ABOUT THIS EXERCISE:
Output the first line below and each one after it, exactly, up to and including the line holding "common name: mule deer". Pictures should not be copied.

RECORDS SUPPLIED:
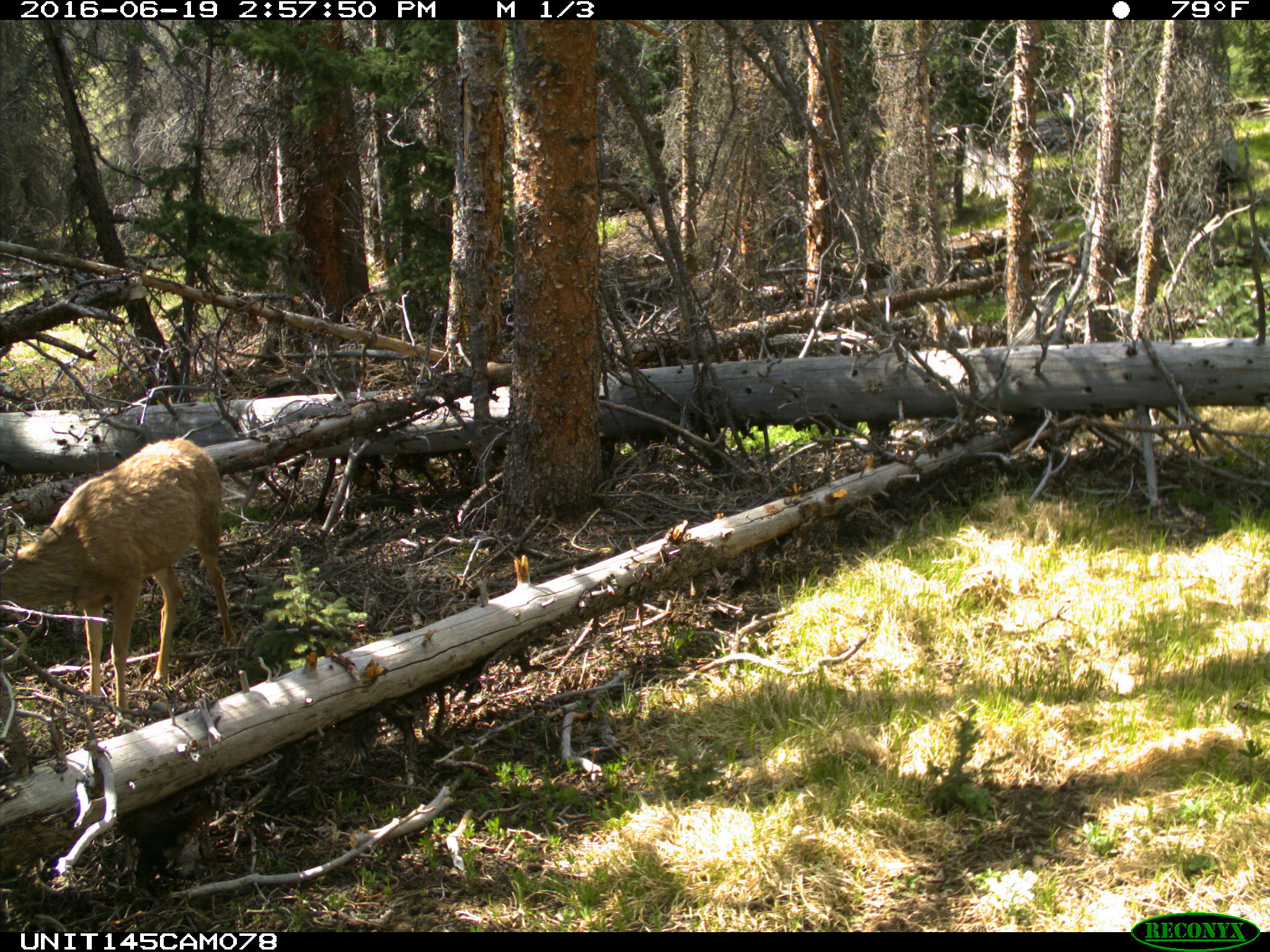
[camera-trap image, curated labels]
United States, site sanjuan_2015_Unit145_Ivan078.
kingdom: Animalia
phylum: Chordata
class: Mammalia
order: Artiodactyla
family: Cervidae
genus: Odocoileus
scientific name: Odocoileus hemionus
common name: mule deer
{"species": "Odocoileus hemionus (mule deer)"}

RESPONSE BOX:
[camera-trap image, curated labels]
United States, site sanjuan_2015_Unit145_Ivan078.
kingdom: Animalia
phylum: Chordata
class: Mammalia
order: Artiodactyla
family: Cervidae
genus: Odocoileus
scientific name: Odocoileus hemionus
common name: mule deer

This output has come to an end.